What is asked:
(1) Reproduce the Fourth Amendment passage word for word, starting at "An arrest is" and ending at "of criminal activity.".
(2) Continue the passage on Fourth Amendment searches and seizures from the point where it stops.

Provided passage:
________________
The Fourth Amendment grants protection against “unreasonable searches and seizures” by requiring police to have “probable cause” before conducting a search or making an arrest. The Fourth Amendment only applies to certain types of police activities, and understanding this area of the law involves knowing when a search or seizure has occurred. If the police have conducted an illegal search or seizure, any evidence they collected in the process of those activities will be inadmissible at trial under the “exclusionary rule.” Depending on the evidence in question, an illegal search or arrest can have a major effect on a criminal case — or hardly any effect at all.

Seizure of the Person: An Arrest Versus a Stop

An arrest is defined as putting someone in a situation in which a reasonable person would believe that he or she is not free to leave. The police can only do this if they have probable cause: They reasonably believe that a crime has been committed and that the suspect they are arresting has committed that crime. In contrast, police can stop someone on the street and ask him or her questions based only on a reasonable suspicion that he or she might be involved in some kind of criminal activity.
________________
Supplied information:
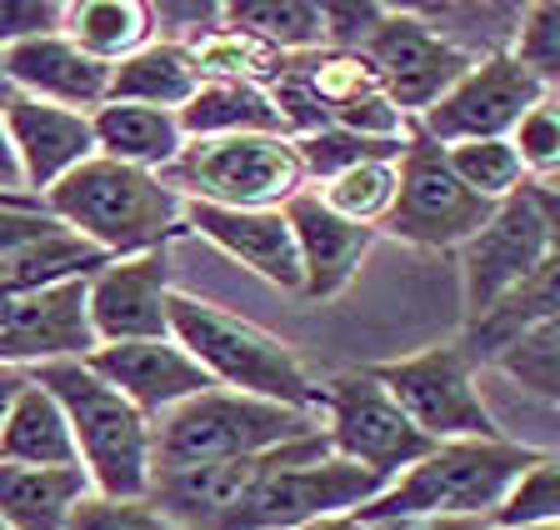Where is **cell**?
________________
Answers given:
(1)
An arrest is defined as putting someone in a situation in which a reasonable person would believe that he or she is not free to leave. The police can only do this if they have probable cause: They reasonably believe that a crime has been committed and that the suspect they are arresting has committed that crime. In contrast, police can stop someone on the street and ask him or her questions based only on a reasonable suspicion that he or she might be involved in some kind of criminal activity.

(2)
An arrest triggers the right of the police to make a valid and warrantless “search incident to arrest” of a suspect and his or her immediate surroundings. Whether police conducted a mere stop or a full-scale arrest can become crucial if important evidence was obtained as a result of the related search.

What is a Search?

A “search” refers to the type of police activity that is protected by the umbrella of the Fourth Amendment. In general, a search occurs when law enforcement looks in an area in which a person would have a reasonable expectation of privacy. Courts have determined that if an object is in range of an officer’s natural senses – in other words, he can see it, smell it or hear it — then the officer has not conducted a search and may seize the object without violating the Fourth Amendment. If the police see something in a car by looking in the car window during a traffic stop, for example, it’s not considered a search. If they haven’t performed a search, the evidence police officers take is not protected by the exclusionary rule and can be admitted at trial.

Searches and Arrests Without a Warrant

A warrant is a court order based on law enforcement’s belief that they have probable cause to conduct a search or make an arrest. Search warrants must be specific both in describing the place to be searched and the person or objects they wish to seize. Having warrants in place is always preferable, as prosecutors can more easily defend any later evidentiary challenges that may arise as a result of a warrantless search.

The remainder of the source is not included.